A website that can be described as "DDoS for hire" is perfectly legitimate, according to the owner. Considering the FBI is secretly monitoring the site's customers through a backdoor, is that the end of the story?
Ragebooter.net is one of many sites that accepts payment — through PayPal — in order to flood sites with junk traffic, overloading servers and denying others access. The service uses a technique called DNS reflection to flood a website and amplify the amount of traffic directed at an address; the attacker is required to spoof the IP address of lookup requests and then bounce them off open domain name system servers. This has the potential to amplify a traffic torrent by up to 50 times.
However, what makes Ragebooter different is the hidden backdoor allegedly used by the Federal Bureau of Investigation, which allows the agency to secretly monitor what customers are up to.
In a recent profile of the DDoS hiring service by KrebsonSecurity reporter Brian Krebs, the owner of the site is revealed as Tennessee-based Justin Poland. After hunting down the owner through social media and securing an interview, Krebs found the proprietor unapologetic and defensive about the legality of the service. Poland told the reporter:
"Since it is a public service on a public connection to other public servers this is not illegal. Nor is spoofing the sender address. If the root user of the server does not want that used they can simply disable recursive DNS. My service is a legal testing service. How individuals use it is at their own risk and responsibilities.
I do not advertise this service anywhere nor do I entice or encourage illegal usage of the product. How the user uses it is at their own risk. I provide logs to any legal law enforcement and keep logs for up to 7 days."
Poland then revealed that he works with the FBI, which allows the business to stay online in return for full access and the ability to monitor customer activity. The agency also added an IP logger to the backdoor system so it could log user IPs as they access the service.
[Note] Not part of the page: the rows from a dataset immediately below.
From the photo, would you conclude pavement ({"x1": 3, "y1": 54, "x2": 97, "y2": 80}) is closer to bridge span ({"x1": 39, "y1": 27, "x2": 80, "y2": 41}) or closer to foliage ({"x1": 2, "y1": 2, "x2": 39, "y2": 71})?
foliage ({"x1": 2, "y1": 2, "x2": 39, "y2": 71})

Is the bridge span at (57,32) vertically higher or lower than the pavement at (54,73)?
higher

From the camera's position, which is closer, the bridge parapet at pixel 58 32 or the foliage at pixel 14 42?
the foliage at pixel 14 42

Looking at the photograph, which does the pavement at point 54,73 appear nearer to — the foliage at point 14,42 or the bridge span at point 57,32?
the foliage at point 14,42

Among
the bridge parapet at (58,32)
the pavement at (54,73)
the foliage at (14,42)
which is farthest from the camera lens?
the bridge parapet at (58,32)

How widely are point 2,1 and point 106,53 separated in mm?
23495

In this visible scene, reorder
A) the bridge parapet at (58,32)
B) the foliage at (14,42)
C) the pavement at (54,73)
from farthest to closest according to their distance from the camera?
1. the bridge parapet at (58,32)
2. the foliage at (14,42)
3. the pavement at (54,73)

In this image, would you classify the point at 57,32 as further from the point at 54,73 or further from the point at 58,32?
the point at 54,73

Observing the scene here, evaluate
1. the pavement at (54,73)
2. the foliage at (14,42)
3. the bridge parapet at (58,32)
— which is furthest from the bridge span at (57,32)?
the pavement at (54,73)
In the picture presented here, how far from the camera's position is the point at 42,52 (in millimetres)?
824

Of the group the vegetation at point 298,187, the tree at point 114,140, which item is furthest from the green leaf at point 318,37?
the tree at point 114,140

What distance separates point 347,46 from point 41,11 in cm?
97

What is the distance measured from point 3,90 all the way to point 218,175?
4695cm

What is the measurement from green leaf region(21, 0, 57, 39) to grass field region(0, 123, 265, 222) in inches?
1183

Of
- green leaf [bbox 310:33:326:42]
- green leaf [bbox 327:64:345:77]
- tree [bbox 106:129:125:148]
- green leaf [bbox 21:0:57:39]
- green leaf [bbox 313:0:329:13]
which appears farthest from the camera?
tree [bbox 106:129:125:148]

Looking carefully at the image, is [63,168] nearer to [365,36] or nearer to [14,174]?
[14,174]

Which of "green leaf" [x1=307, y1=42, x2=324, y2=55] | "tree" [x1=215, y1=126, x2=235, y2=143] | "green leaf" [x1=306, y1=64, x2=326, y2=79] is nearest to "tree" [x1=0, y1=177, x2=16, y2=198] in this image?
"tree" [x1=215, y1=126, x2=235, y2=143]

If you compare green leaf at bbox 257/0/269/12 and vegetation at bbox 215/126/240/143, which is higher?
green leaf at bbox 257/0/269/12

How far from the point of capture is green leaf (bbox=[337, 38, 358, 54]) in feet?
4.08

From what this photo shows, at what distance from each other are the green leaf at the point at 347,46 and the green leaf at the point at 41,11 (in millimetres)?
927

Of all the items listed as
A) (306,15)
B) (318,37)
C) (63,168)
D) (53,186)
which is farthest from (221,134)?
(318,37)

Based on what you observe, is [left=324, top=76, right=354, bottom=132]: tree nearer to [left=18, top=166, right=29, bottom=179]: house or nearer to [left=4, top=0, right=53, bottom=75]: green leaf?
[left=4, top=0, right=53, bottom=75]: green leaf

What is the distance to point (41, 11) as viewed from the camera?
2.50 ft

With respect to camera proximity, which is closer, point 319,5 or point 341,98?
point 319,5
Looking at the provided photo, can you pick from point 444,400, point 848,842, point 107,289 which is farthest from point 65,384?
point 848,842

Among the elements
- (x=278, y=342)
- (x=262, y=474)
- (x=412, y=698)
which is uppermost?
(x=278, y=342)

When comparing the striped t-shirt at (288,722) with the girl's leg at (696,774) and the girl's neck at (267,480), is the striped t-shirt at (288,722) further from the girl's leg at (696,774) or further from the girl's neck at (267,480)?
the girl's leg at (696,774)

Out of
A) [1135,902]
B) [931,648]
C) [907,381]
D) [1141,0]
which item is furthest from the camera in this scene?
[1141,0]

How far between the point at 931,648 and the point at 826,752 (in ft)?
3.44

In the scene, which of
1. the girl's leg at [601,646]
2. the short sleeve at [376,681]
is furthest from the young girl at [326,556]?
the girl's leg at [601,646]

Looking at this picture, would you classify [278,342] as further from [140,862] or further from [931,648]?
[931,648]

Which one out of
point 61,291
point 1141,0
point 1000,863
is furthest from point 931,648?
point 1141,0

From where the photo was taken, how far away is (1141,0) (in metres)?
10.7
Krebs recounts that Ragebooter's owner did not stipulate off-the-record conversation, and threatened to sue if the agency's involvement with the service was shared. After contacting the FBI's press office, they could neither confirm or deny Poland's claims. Spokesman for the Memphis FBI field office commented:
"People come forward all the time and make claims they are working with us, and sometimes it's true and sometimes it’s not. But it wouldn't be prudent for us to confirm that we have individuals helping us or assisting us, either because they're being good citizens or because they're somehow compelled to."
What gives the story another twist, however, is that researchers found that junk traffic floods include the ragebooter.net username. In addition, the site itself was hacked this year and the credentials of users were leaked online.
Ragebooter.net appears to account for more than 400 attacks per day.